Material to process -
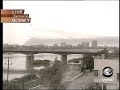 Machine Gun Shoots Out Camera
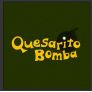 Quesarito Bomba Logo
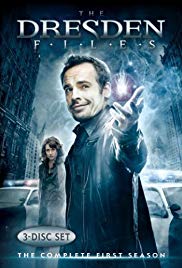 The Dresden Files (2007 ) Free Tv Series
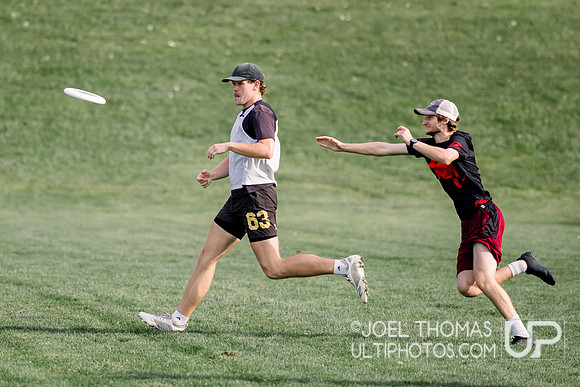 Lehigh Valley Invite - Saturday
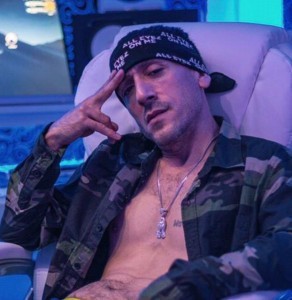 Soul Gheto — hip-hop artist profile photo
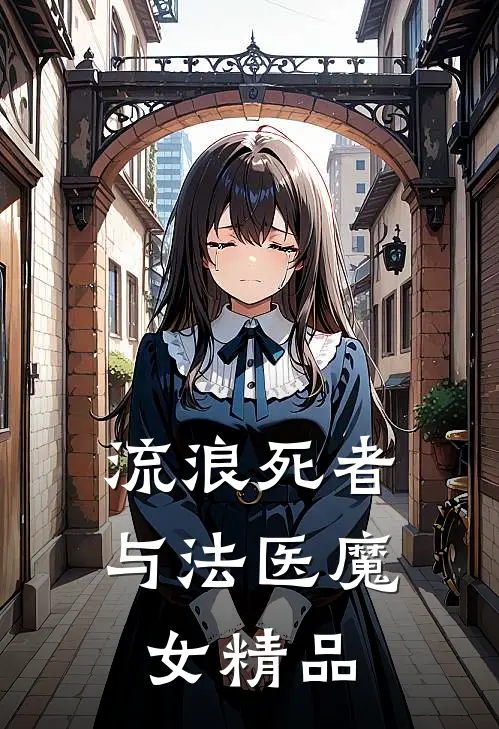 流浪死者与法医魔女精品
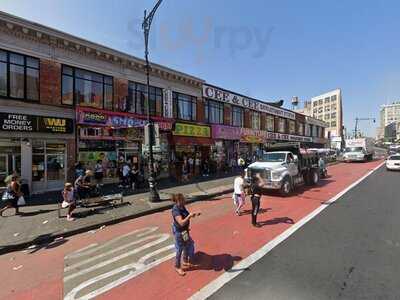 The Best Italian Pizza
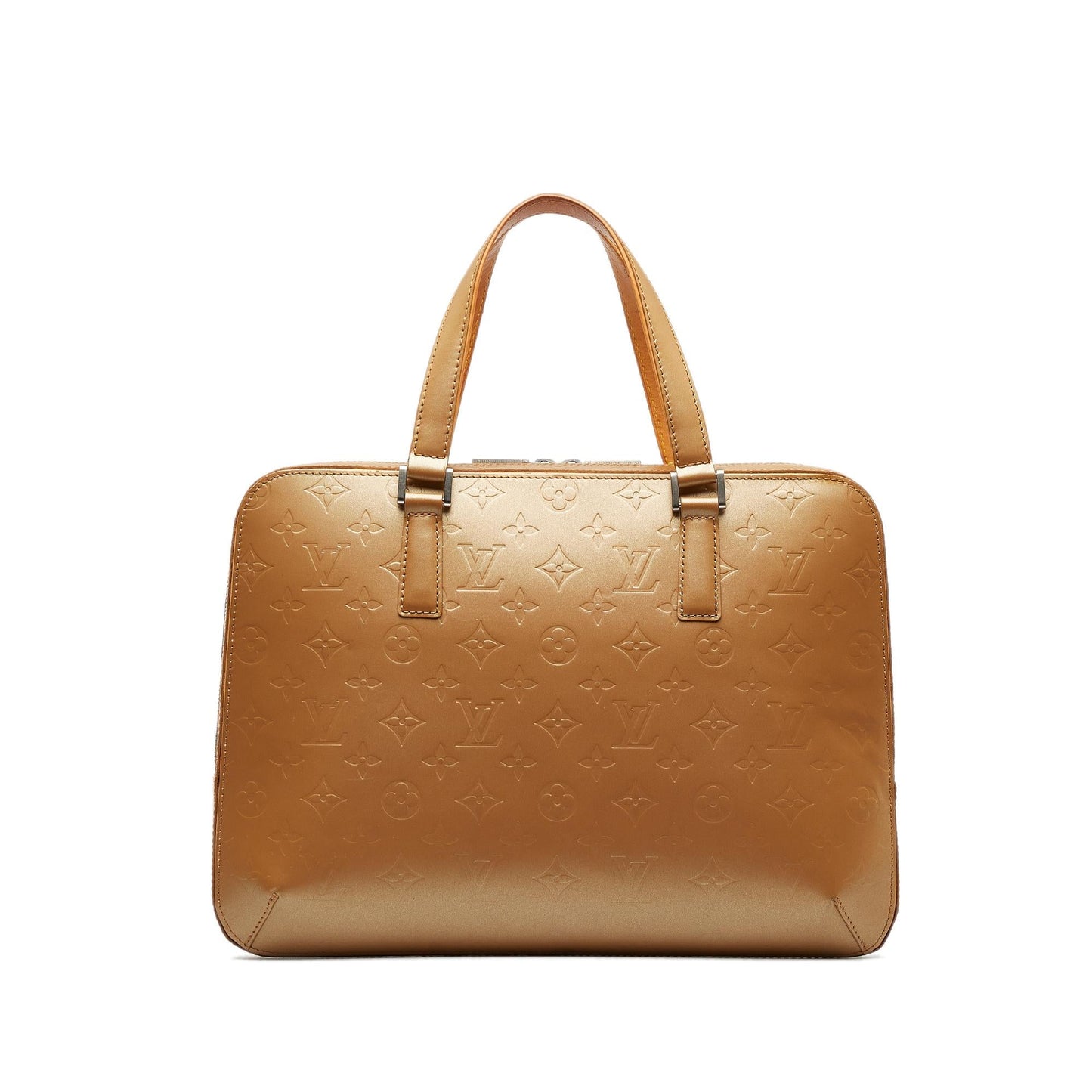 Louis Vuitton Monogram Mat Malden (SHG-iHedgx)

Exercise goal -
Although the records above contain pictures, output every line exactly and leave the pictures out.

Result -
 Machine Gun Shoots Out Camera
 Quesarito Bomba Logo
 The Dresden Files (2007 ) Free Tv Series
 Lehigh Valley Invite - Saturday
 Soul Gheto — hip-hop artist profile photo
 流浪死者与法医魔女精品
 The Best Italian Pizza
 Louis Vuitton Monogram Mat Malden (SHG-iHedgx)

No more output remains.